Given task =>
Output the lines of the records from the line with "From the vantage" through the final line as a Markdown table with the columns Row and Line, numbering each line and skipping blank lines.

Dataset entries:
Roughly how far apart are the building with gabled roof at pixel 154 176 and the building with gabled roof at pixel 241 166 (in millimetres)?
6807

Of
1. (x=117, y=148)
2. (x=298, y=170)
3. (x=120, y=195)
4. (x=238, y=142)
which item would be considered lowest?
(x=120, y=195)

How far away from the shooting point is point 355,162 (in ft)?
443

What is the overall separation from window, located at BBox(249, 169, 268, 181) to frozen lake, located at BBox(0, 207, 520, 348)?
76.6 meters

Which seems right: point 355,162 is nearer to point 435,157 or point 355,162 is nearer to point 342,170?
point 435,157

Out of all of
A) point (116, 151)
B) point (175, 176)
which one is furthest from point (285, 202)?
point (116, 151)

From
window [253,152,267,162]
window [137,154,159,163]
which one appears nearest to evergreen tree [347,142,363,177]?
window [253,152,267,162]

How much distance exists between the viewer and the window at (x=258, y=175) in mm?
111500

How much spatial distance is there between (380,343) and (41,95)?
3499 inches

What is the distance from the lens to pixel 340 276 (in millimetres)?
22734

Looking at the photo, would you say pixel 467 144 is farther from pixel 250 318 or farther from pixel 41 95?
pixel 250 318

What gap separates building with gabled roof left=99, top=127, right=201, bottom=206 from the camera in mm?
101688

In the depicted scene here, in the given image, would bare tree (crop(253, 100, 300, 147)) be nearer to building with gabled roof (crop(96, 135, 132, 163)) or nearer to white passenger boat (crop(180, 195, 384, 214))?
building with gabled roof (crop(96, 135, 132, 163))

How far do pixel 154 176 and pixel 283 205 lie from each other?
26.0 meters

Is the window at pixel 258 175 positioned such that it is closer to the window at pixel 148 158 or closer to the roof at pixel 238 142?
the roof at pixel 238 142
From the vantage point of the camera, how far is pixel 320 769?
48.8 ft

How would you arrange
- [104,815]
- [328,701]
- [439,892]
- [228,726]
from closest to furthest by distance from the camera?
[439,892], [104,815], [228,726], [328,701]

Output for this task =>
| Row | Line |
|---|---|
| 1 | From the vantage point of the camera, how far is pixel 320 769? |
| 2 | 48.8 ft |
| 3 | How would you arrange |
| 4 | - [104,815] |
| 5 | - [328,701] |
| 6 | - [439,892] |
| 7 | - [228,726] |
| 8 | from closest to furthest by distance from the camera? |
| 9 | [439,892], [104,815], [228,726], [328,701] |